▶ **Records for this task**
*-*-*
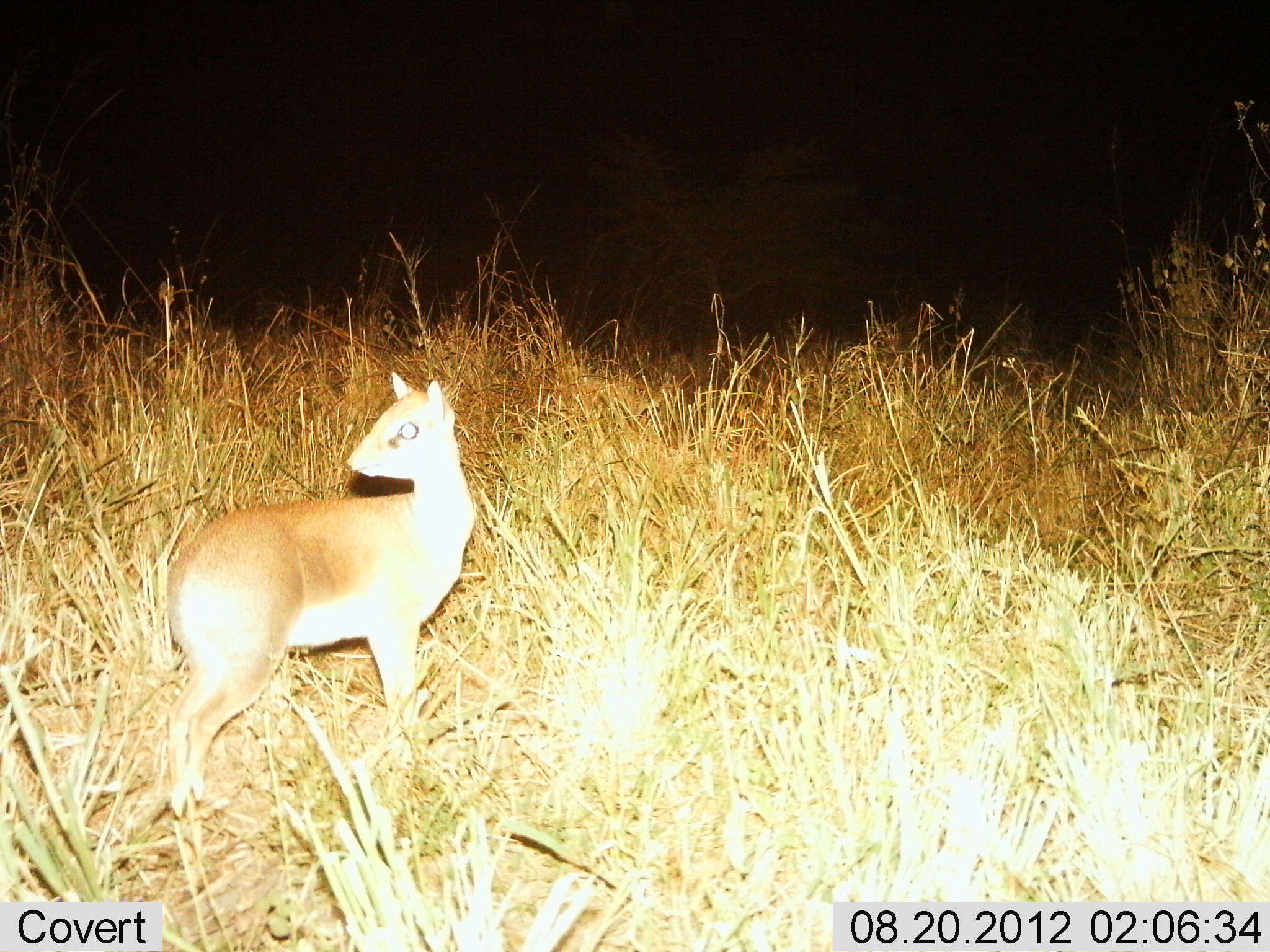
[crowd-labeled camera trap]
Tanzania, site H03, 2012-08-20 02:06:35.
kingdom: Animalia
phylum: Chordata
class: Mammalia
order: Artiodactyla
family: Bovidae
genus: Madoqua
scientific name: Madoqua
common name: dikdik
Dikdik (Madoqua), count 1. Behavior (volunteer vote fractions): standing 100%, resting 0%, moving 0%, interacting 0%. Young present (vote fraction): 0%. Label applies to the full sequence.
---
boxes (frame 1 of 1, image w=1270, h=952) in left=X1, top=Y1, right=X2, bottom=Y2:
animal: left=162, top=372, right=478, bottom=804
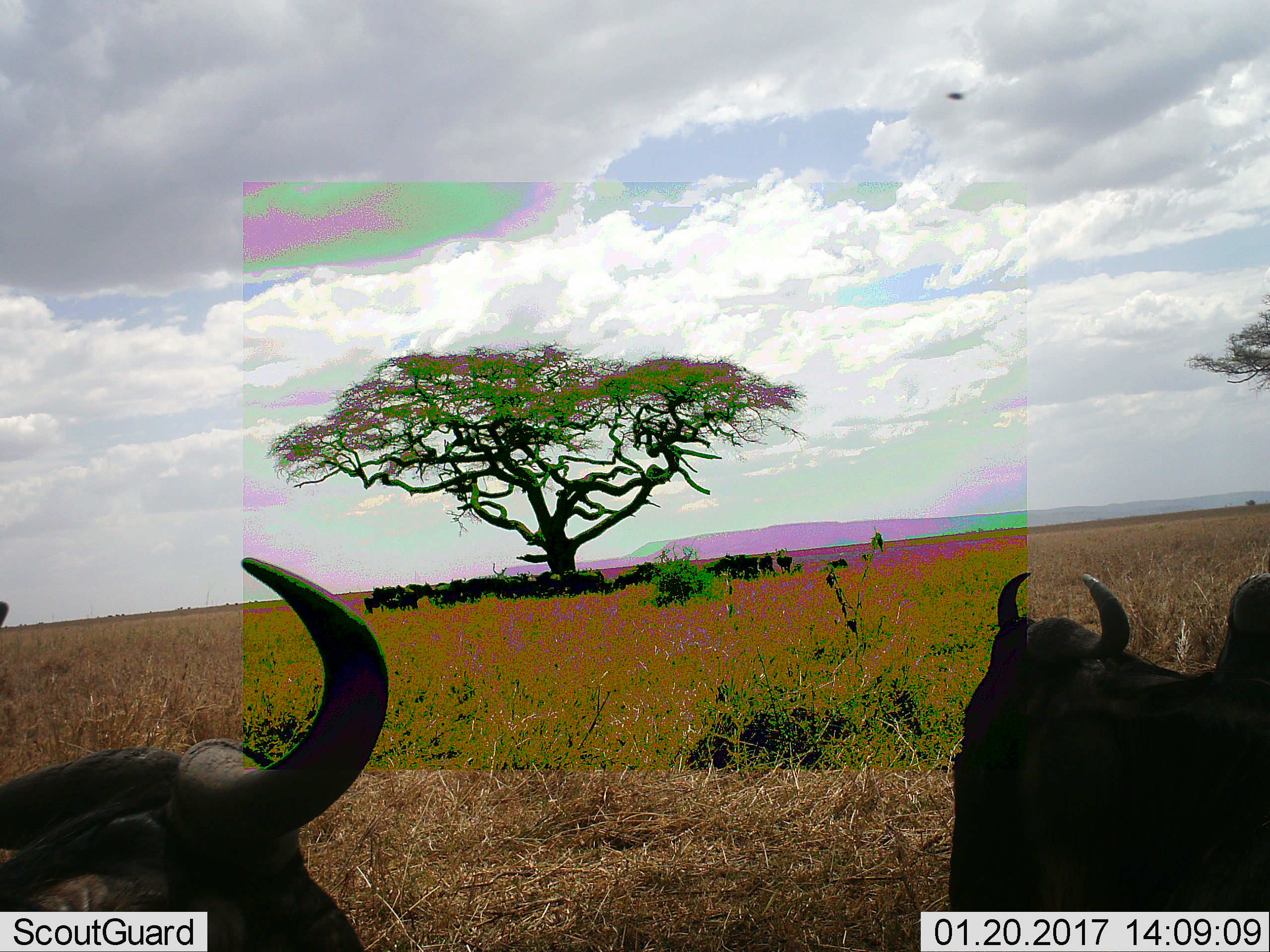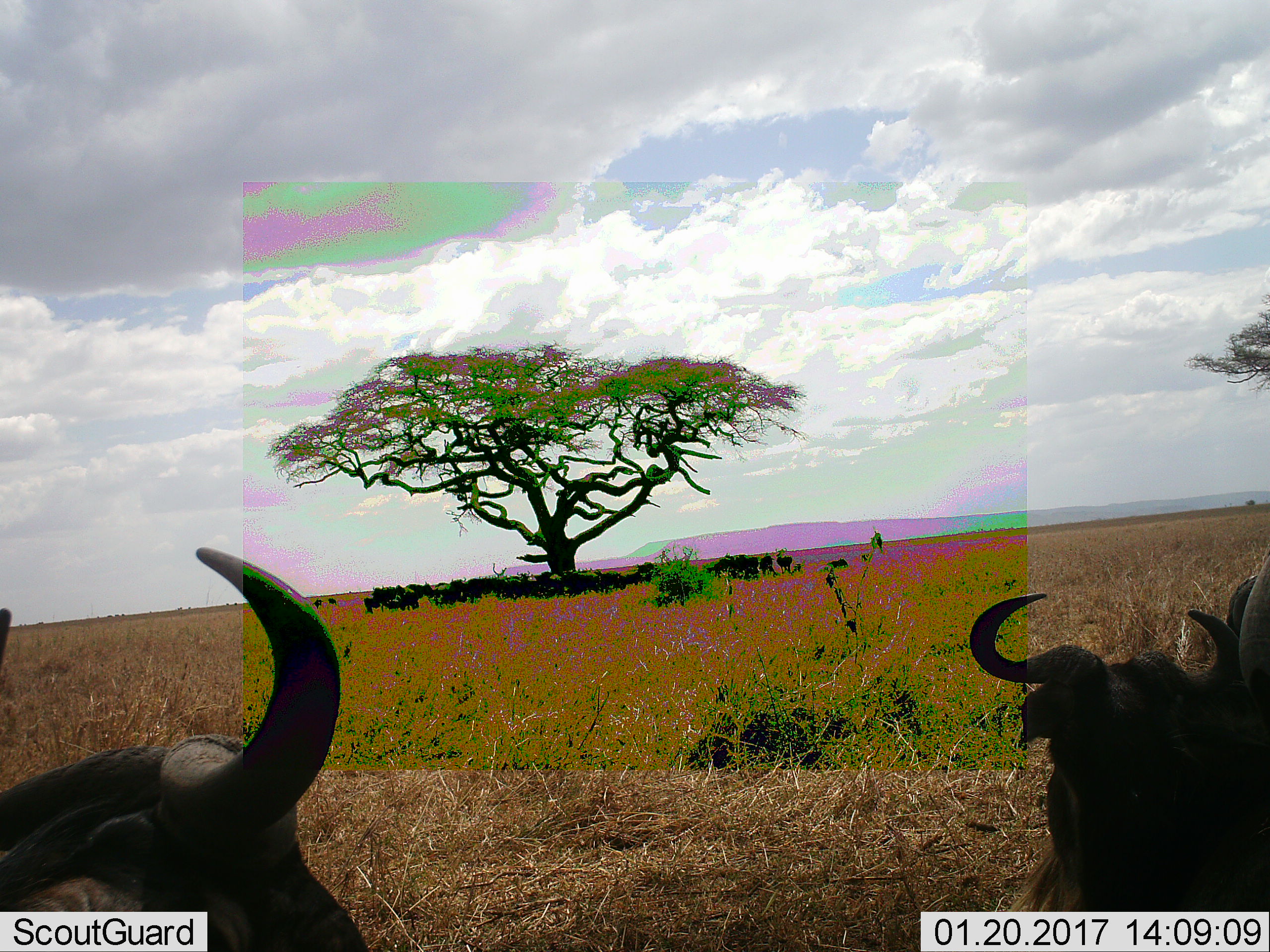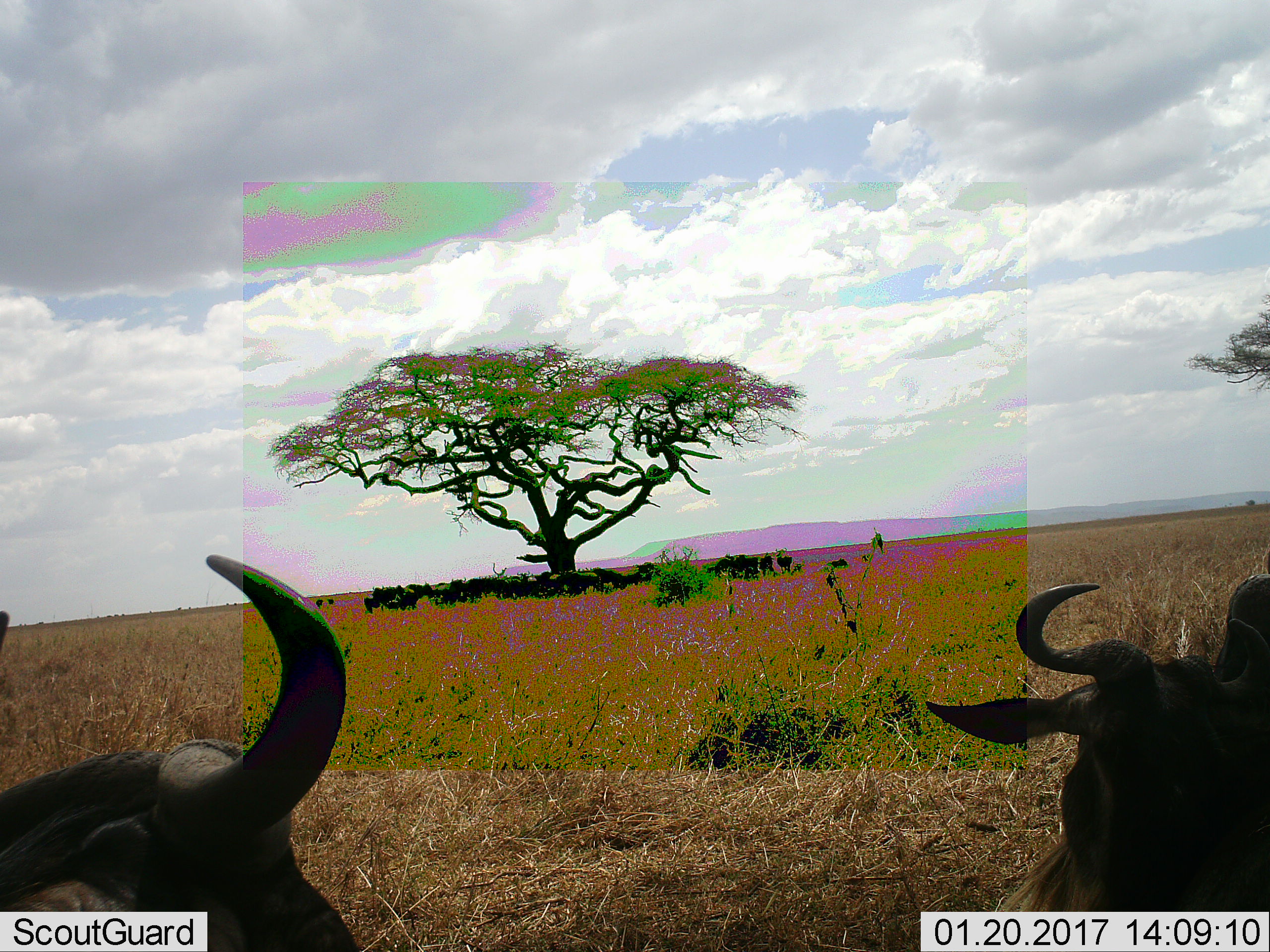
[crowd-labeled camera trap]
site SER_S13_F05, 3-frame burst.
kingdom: Animalia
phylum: Chordata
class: Mammalia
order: Artiodactyla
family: Bovidae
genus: Connochaetes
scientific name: Connochaetes taurinus taurinus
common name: blue wildebeest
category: wildebeestblue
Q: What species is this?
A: Wildebeestblue (blue wildebeest) (Connochaetes taurinus taurinus).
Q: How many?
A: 11-50.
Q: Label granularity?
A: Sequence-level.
*-*-*
▶ **Task directions**
Every line from the one containing "genus: Madoqua" to the last line of the material must be returned exactly. Leave out any pictures.

▶ **Written response**
genus: Madoqua
scientific name: Madoqua
common name: dikdik
Dikdik (Madoqua), count 1. Behavior (volunteer vote fractions): standing 100%, resting 0%, moving 0%, interacting 0%. Young present (vote fraction): 0%. Label applies to the full sequence.
---
boxes (frame 1 of 1, image w=1270, h=952) in left=X1, top=Y1, right=X2, bottom=Y2:
animal: left=162, top=372, right=478, bottom=804
[crowd-labeled camera trap]
site SER_S13_F05, 3-frame burst.
kingdom: Animalia
phylum: Chordata
class: Mammalia
order: Artiodactyla
family: Bovidae
genus: Connochaetes
scientific name: Connochaetes taurinus taurinus
common name: blue wildebeest
category: wildebeestblue
Q: What species is this?
A: Wildebeestblue (blue wildebeest) (Connochaetes taurinus taurinus).
Q: How many?
A: 11-50.
Q: Label granularity?
A: Sequence-level.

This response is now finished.